The fishing and seafood industry is not doing enough to effectively tackle the interconnected environmental and human rights abuses in its value chains. The 2021 Seafood Stewardship Index revealed that half of the most influential seafood companies have little or no commitment to protect human rights in their value chains, while only eight companies have an explicit policy to address labour and living conditions on board fishing vessels.

When procuring fishery products or financing fishing or aquaculture activities, main actors in the seafood sector, including companies, retailers, and investors, should carry out a thorough investigation – also called due diligence – about the potential and actual adverse impacts on the environment and human rights of local communities across their value chains; and they should bring those adverse impacts to an end before or when they arise.

Conducting effective due diligence is not only beneficial for the environment and local communities but also for companies themselves. They can better anticipate risks and thus become more resilient. This would also contribute to increasing traceability in the overall seafood value chain, which would in turn boost global seafood profits by 60% according to this report. By demanding a more transparent and accurate traceability system, consumers can make better informed choices when purchasing seafood.

50%

of the world's most influential companies in the seafood industry lack a comprehensive commitment to protect human rights in their operations according to the 2021 Seafood Stewardship Index.

60%

Increasing the overall seafood value chain traceability could boost global seafood profits by 60% according to a report by Planet Tracker.

One

Analysis by the WWF found that only one of the 42 assessed asset managers has yet developed and publicly disclosed seafood-specific environmental and social expectations for its investee companies. Getting Underway, WWF 2023.

20%

A baseline assessment by WWF of 41 banks' seafood related sector policies found that just over half of assessed banks publicly recognise that there are environmental and social risks associated with seafood and only 20% have disclosed seafood sector policies. Above Board, WWF 2023

The business risk of business as usual

Companies that lack actionable environmental and human rights policies are exposed to significant risks that could be material to their business. These include regulatory, reputational, financial and litigation risks. The same goes for businesses that fail to implement environmental and human rights due diligence. Such risks are often concealed by complex and opaque value chains that operate across multiple countries and can also affect financial institutions that provide capital to the companies participating in the seafood industry.
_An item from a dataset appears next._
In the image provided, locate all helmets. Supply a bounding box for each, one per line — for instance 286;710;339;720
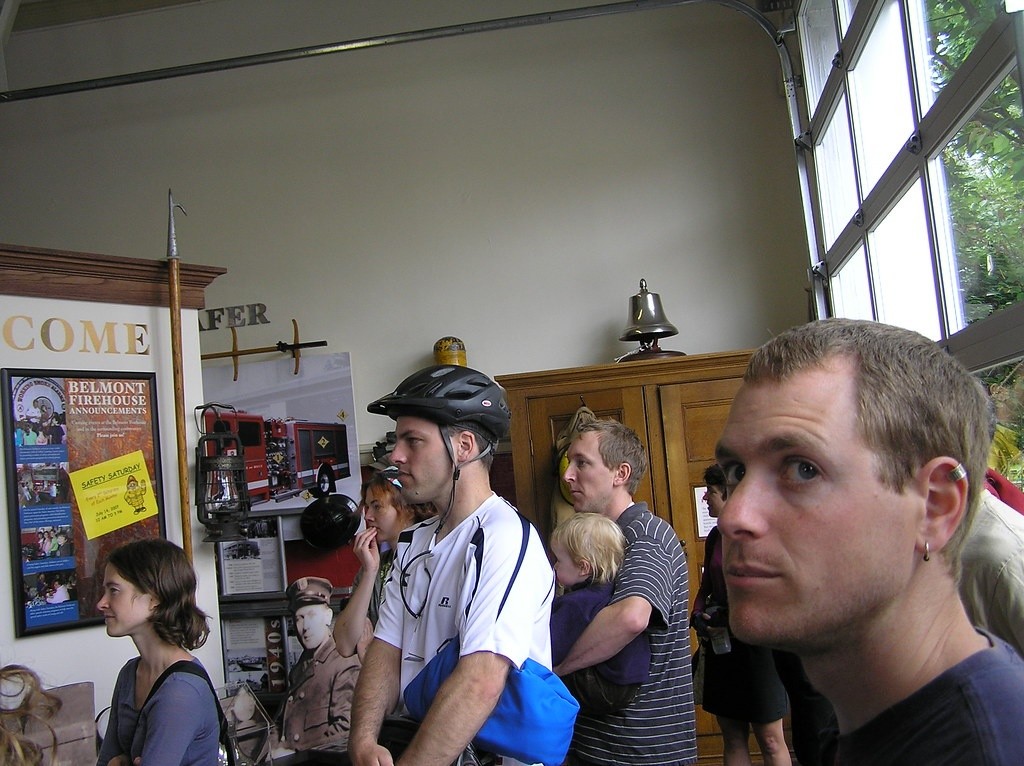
366;364;512;434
More and more national and European transparency laws and regulations are establishing mandatory disclosure and due diligence obligations for corporations and their subsidiaries. These laws cover the impact of value chains on human rights and the environment.

© Fabio Buitrago

In Europe, many countries (notably France, Germany and Norway) have already adopted corporate due diligence laws. An EU-wide law establishing mandatory due diligence requirements is currently being debated and will apply to the seafood industry.
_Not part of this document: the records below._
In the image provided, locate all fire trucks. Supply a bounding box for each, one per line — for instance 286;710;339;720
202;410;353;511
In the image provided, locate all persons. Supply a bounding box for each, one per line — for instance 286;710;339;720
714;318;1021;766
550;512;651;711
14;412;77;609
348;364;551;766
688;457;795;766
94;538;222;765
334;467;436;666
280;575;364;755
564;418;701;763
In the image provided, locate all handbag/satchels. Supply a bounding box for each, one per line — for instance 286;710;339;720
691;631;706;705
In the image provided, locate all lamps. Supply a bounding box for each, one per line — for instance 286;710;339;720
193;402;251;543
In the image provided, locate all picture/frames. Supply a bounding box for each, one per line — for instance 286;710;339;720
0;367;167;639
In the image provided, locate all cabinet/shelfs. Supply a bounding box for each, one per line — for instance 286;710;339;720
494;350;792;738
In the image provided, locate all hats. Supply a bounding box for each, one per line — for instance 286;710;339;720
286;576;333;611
Companies, including seafood companies, will also soon be required to disclose their activities’ impacts on people and the environment. The same applies to investors, who are already required to disclose the adverse impacts on sustainability matters at entity and financial products levels to ensure the social and environmental sustainability of investments.

Companies failing to carry out environmental and human rights risks assessments face reputational and litigation risks. There is a growing body of precedents where companies have been held liable for environmental damage in other parts of the world, including biodiversity loss, and for human rights violations committed by subsidiaries of European-based companies. Businesses are increasingly called upon to minimise their environmental impacts and to respect human rights where they operate, in line with the UN Guiding Principles on Business and Human Rights and the OECD Guidelines for Multinational Enterprises.

Seafood companies, investors, and retailers must start using all available tools to conduct effective due diligence across their value chains.